The United Arab Emirates has signed a deal worth up to US$2 billion for Malaysia Mining Corp Bhd (MMC) (MMCB.KL: Quote, Profile, Research) to build the Gulf’s first coal-fired power plant.
The UAE sits on around 3.5% of the world’s total gas reserves and is the fifth-largest oil exporter. But like other big oil exporters in the region, the UAE is short of natural gas for power generation and is looking for alternatives.
“This demonstrates the absurdity of the gas shortage in the region,” said Mark Lewis, Managing director of Energy Market Consultants. “It’s an energy producing country importing energy. The region is awash with gas but hasn’t developed supplies.”
The Gulf holds much of the world’s oil and gas reserves but has negligible coal, so power stations will need imports.
Gulf states Saudi Arabia, Oman and Bahrain have all studied the possibility of building coal-fired power plants as they struggle with rising power demand and gas shortages.
Coal plants would make economic sense as it was cheaper to import coal than keep back oil exports to burn for power, Lewis said.
The 1,000 megawatt plant will be built in the northern emirate of Ajman, UAE state news agency WAM reported on Thursday, citing a member of Ajman’s ruling family.

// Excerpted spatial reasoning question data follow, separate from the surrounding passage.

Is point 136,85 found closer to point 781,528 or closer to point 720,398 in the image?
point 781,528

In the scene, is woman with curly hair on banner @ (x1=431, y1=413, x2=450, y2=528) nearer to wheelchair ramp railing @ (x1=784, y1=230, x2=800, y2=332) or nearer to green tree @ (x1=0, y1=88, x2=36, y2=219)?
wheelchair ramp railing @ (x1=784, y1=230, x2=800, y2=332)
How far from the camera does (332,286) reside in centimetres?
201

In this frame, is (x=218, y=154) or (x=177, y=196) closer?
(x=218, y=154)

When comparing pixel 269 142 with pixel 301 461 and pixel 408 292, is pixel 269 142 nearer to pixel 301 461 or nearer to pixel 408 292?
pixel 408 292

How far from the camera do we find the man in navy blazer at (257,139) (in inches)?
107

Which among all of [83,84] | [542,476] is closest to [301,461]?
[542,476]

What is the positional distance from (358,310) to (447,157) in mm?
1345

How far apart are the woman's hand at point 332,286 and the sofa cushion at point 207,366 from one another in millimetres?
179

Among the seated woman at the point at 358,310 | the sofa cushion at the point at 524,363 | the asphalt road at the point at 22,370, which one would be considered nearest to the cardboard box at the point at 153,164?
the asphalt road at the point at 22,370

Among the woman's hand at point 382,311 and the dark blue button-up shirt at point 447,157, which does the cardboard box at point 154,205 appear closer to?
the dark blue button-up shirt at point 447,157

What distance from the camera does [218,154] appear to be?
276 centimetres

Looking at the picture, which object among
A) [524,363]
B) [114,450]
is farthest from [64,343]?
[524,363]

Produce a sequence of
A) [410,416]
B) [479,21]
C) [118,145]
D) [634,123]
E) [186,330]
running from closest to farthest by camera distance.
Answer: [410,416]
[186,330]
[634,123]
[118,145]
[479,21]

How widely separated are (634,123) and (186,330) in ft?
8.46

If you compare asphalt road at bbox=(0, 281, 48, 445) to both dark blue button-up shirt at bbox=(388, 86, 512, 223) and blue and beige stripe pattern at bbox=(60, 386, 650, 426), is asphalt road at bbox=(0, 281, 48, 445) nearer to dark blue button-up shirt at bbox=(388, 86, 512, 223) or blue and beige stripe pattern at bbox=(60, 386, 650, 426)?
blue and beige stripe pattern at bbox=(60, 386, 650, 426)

MMC will finance construction and operate the plant for 20 years, during which time part of the profit will go to Ajman.
Construction will take 40 months, WAM said.
Over the next six months, feasibility, technical and environmental studies would be carried out on how to limit the impact on the environment of burning coal, Sheikh Rashid bin Humaid al-Nuaimi, the head of municipality and planning said.
The plant will be close to hotels and tourist resorts in Ajman, he added.
Other emirates are also looking at alternatives to gas for power generation, from nuclear power to solar plants.
The emirate of Abu Dhabi, capital of the UAE and holder of over 90% of its oil reserves, signed in January a deal with oil major BP (BP.L: Quote, Profile, Research) and mining company Rio Tinto (RIO.AX: Quote, Profile, Research) (RIO.L: Quote, Profile, Research) to build a US$2 billion hydrogen power plant.
Abu Dhabi also plans to build a 100 MW solar plant.
Dubai is undertaking a feasibility study for a hydrogen-fired power plant, using imported hydrogen extracted from coal, a Dubai official said on Thursday.
Cement makers in the UAE and Oman already import coal to fire their furnaces when they face gas shortages.